On the surface, a social intranet might seem to be just an intranet dressed up in rounded corners and pastel colors and with features such as blogs, wikis, activity feeds, ratings, profiles and tagging. Yet, the difference between a social intranet and a traditional intranet is far more profound than that.

To really understand the true nature of a social intranet, one need to look beyond the features and user interface design and understand what role it has to play for both individuals and the enterprise in today’s increasingly knowledge-intense and collaborative work environments.

Let’s look at three ways in which a social intranet is profoundly different from a traditional intranet.

Everybody Can Make His or Her Voice Heard

An information system is to an enterprise what a financial system is to a national (and global) economy: it allows information to be transferred from those who have some information to those who need it.
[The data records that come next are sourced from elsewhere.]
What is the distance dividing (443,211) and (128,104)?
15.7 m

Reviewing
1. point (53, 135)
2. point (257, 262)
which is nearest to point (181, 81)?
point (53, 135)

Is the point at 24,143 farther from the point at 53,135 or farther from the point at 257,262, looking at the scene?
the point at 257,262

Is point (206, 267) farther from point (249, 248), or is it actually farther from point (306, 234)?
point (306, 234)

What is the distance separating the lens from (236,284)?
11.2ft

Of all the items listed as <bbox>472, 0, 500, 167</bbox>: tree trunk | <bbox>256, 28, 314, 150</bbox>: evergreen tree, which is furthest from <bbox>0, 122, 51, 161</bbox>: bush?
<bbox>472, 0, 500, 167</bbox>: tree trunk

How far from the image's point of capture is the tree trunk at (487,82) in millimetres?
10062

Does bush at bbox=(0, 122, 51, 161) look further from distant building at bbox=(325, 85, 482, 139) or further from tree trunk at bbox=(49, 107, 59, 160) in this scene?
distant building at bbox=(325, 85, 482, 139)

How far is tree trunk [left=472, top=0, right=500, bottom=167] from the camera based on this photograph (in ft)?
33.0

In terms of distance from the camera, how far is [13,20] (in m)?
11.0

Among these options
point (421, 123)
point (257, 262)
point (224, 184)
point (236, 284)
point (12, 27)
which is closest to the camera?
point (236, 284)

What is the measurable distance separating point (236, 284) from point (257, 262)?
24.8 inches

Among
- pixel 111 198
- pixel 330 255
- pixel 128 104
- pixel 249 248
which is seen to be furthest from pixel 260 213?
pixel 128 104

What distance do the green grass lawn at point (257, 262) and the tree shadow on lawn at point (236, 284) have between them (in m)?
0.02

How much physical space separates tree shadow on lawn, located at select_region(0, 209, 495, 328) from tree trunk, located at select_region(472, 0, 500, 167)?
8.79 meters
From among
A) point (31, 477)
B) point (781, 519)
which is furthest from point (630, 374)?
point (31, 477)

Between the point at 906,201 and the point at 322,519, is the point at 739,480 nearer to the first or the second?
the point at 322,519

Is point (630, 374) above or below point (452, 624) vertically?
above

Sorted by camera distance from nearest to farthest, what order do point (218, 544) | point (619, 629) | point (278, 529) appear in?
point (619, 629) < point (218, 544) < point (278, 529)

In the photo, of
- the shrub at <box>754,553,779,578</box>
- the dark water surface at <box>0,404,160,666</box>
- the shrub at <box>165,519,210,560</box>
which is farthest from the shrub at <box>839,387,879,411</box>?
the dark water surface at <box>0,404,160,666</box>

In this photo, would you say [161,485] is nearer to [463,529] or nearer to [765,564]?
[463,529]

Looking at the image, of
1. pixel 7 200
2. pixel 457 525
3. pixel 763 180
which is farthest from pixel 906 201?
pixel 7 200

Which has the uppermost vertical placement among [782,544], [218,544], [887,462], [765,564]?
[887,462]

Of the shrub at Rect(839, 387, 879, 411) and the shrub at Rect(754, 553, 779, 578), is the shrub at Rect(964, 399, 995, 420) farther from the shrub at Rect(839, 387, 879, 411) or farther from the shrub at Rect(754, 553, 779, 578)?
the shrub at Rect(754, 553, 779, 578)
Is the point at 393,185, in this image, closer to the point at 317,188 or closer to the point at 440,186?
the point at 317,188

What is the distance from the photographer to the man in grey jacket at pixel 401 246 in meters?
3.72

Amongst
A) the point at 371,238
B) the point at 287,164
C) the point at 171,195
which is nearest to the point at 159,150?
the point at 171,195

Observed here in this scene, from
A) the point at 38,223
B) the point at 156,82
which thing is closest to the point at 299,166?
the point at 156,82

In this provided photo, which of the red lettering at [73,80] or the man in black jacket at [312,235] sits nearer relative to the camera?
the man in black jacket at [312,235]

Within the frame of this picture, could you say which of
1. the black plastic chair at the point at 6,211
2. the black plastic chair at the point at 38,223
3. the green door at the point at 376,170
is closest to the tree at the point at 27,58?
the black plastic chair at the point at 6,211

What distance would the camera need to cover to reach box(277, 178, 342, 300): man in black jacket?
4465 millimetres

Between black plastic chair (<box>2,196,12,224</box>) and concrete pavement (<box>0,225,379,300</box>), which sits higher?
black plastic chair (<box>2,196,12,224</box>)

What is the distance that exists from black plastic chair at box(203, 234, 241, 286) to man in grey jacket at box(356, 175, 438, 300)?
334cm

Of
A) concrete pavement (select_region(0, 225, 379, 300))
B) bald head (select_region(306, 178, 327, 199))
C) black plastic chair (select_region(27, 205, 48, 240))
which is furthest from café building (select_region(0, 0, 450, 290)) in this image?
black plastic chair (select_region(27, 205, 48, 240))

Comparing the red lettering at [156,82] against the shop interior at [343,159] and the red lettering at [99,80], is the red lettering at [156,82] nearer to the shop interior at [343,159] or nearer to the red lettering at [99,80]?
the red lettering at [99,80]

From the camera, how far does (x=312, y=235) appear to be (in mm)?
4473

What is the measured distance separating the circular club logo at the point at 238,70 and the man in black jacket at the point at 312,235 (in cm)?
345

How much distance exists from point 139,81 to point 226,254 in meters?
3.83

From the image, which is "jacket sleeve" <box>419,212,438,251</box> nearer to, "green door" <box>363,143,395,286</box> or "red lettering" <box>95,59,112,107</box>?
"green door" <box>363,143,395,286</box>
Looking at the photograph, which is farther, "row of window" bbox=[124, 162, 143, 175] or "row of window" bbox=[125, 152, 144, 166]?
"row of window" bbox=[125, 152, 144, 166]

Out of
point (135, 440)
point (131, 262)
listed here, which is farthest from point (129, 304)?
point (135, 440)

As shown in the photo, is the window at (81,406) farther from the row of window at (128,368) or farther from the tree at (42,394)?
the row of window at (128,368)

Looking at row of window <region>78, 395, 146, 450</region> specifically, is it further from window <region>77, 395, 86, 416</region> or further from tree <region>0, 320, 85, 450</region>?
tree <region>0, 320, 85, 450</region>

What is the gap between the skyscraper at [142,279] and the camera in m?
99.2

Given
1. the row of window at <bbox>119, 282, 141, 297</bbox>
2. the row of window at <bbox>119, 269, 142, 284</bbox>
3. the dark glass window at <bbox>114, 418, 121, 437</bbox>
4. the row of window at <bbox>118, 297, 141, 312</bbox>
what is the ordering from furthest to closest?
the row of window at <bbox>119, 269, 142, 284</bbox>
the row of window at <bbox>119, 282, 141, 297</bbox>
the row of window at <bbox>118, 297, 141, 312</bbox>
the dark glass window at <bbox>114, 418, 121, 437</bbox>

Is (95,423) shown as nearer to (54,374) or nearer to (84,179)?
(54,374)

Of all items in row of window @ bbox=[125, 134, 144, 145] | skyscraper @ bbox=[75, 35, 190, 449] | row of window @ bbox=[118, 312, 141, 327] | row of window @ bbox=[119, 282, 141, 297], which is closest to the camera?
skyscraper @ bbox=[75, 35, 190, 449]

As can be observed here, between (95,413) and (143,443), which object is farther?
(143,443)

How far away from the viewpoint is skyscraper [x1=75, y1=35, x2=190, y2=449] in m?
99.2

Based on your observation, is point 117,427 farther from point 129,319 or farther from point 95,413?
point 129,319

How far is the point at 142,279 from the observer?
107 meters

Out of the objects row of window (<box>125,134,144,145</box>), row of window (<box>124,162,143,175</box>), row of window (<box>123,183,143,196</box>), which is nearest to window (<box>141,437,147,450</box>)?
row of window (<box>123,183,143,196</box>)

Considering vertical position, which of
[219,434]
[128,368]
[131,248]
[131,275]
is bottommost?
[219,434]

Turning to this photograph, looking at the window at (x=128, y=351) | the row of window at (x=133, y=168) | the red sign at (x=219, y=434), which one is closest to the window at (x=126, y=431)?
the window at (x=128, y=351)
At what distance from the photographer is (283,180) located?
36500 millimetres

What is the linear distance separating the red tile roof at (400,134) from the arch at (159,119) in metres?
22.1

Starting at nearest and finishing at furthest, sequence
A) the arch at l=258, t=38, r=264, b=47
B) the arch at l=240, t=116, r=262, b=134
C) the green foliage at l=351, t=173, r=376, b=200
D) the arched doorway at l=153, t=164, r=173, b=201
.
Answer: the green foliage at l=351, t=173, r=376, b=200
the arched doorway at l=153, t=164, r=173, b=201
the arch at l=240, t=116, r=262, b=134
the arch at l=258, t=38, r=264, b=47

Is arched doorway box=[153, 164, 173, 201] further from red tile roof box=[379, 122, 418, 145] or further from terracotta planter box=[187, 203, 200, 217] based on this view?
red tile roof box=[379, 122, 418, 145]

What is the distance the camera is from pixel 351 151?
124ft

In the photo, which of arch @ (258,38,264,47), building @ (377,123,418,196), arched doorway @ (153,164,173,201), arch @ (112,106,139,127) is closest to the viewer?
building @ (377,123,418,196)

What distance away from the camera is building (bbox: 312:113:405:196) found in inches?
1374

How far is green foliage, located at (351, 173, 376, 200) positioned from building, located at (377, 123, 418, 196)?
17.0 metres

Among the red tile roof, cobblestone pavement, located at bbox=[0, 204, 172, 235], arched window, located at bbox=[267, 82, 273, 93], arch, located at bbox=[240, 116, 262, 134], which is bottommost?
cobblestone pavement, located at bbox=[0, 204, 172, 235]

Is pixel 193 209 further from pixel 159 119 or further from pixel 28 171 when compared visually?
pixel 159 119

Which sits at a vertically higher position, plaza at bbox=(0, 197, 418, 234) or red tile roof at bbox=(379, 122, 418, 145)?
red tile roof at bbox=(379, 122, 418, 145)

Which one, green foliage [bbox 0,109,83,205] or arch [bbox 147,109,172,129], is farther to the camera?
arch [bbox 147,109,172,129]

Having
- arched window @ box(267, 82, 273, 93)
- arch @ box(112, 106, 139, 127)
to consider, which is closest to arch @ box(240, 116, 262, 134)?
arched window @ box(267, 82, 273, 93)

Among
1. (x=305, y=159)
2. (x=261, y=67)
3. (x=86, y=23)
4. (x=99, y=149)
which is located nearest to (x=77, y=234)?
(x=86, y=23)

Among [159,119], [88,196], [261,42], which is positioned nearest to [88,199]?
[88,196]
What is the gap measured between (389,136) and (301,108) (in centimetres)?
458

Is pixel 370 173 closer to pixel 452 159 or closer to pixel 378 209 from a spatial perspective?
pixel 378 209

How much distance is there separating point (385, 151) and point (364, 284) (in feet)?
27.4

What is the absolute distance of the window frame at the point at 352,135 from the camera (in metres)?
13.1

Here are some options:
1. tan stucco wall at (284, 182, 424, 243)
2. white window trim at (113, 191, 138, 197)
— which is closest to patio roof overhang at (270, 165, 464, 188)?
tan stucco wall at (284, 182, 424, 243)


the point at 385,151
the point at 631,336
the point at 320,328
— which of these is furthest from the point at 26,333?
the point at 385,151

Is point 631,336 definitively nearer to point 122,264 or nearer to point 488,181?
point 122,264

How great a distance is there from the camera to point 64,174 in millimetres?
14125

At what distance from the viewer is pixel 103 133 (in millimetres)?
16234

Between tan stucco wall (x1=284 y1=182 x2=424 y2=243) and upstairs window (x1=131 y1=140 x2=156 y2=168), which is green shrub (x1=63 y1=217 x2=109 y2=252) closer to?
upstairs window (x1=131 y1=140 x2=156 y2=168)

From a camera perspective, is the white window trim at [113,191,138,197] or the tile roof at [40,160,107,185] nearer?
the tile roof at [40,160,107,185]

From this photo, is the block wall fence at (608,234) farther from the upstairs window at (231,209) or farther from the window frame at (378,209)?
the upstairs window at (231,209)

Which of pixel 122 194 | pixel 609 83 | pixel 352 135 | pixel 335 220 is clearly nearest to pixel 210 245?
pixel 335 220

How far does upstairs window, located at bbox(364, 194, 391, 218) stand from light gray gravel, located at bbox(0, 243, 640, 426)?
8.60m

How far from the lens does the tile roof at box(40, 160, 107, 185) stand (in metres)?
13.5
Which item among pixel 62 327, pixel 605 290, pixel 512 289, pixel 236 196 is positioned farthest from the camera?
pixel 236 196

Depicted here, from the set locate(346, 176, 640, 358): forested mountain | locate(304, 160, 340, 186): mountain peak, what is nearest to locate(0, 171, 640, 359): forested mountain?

An enterprise needs a functioning information system. It must allow the information created or captured to be distributed and used wherever it is needed. The information must circulate throughout the system and do so at a certain velocity if the information is to remain fresh and useful. It is the same thing with money in the financial system. Excessive hoarding of information can be as fatal to an enterprise as excessive saving can be to an economy.

Money, like information, has only a value when it is used. Until a dollar bill gets used it’s just a piece of paper. If it is kept in a safe by someone who already has more money than he can use, it hurts the economy as other people who need the money might miss out on opportunities to create value (or worse, not be able to pay for food and shelter). Information, like money, needs to be allocated quickly where it is needed.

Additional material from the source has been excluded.